### Task directions
Each line of the data holding "vuquangensis" should be found and copied.

● ● ●

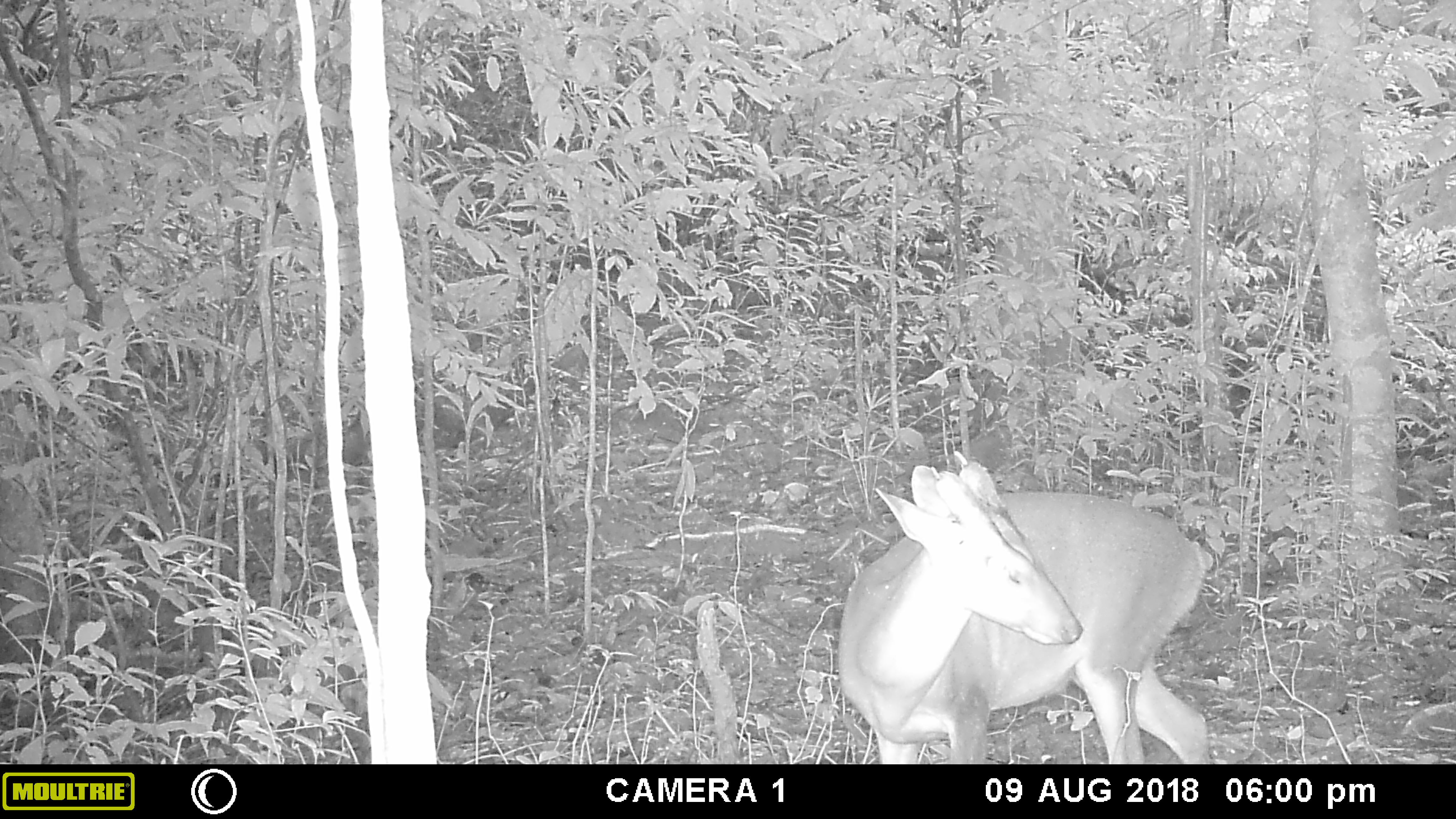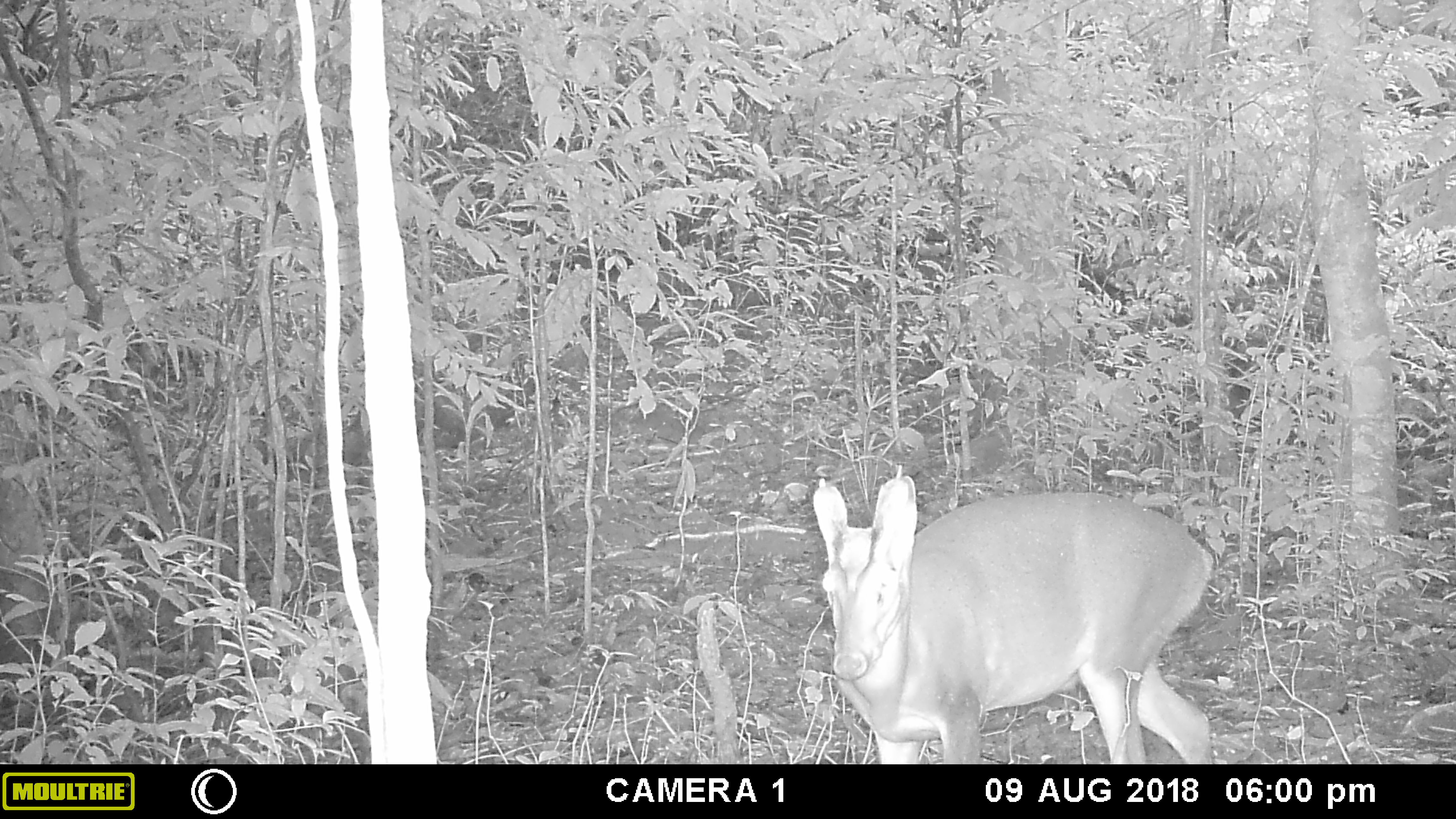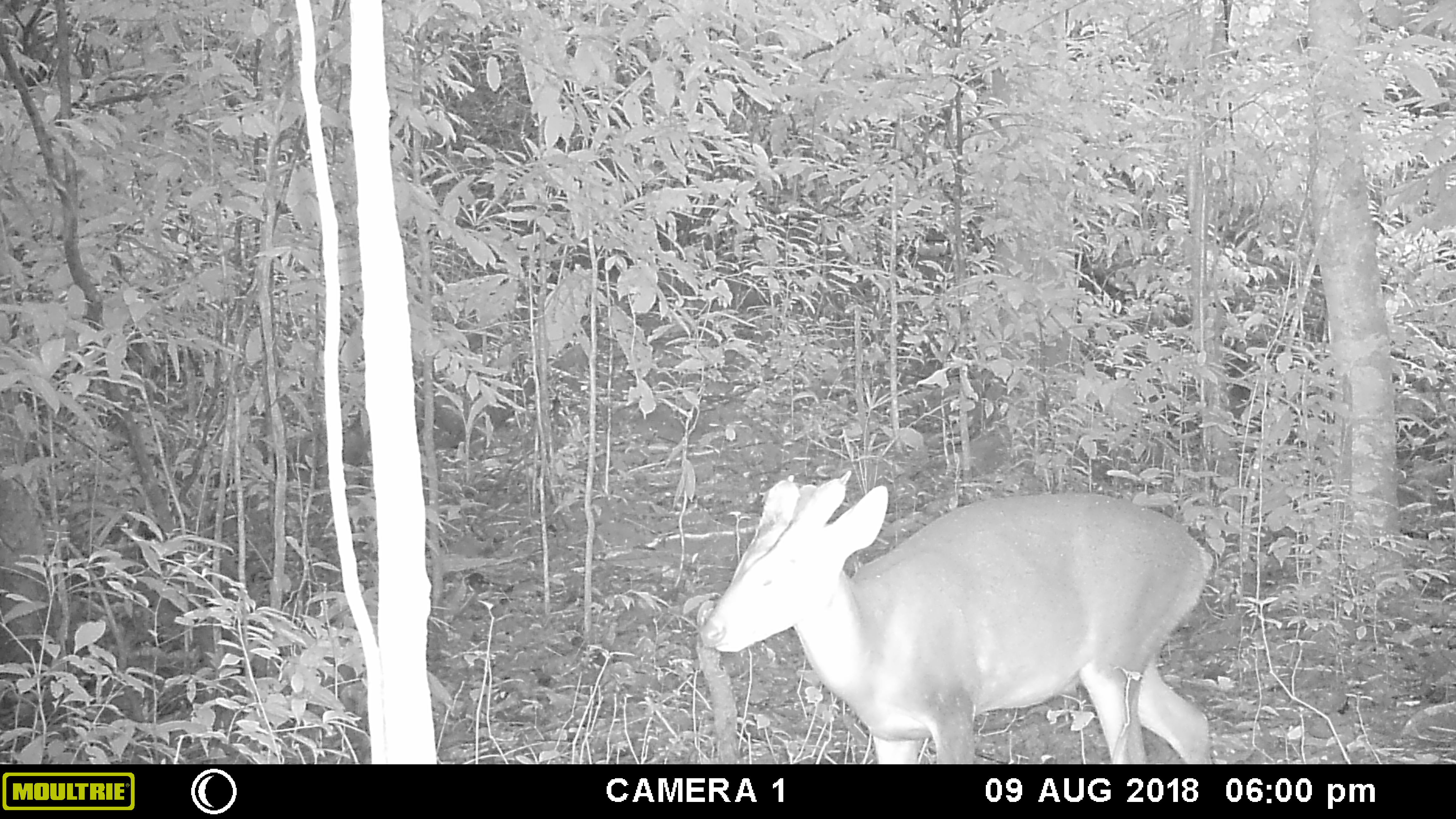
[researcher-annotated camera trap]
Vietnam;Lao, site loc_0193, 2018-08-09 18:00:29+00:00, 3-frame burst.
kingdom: Animalia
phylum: Chordata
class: Mammalia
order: Artiodactyla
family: Cervidae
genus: Muntiacus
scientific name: Muntiacus vuquangensis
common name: large-antlered muntjac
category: large antlered muntjac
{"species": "large antlered muntjac (large-antlered muntjac) (Muntiacus vuquangensis)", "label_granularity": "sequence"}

● ● ●

### Answer below
scientific name: Muntiacus vuquangensis
{"species": "large antlered muntjac (large-antlered muntjac) (Muntiacus vuquangensis)", "label_granularity": "sequence"}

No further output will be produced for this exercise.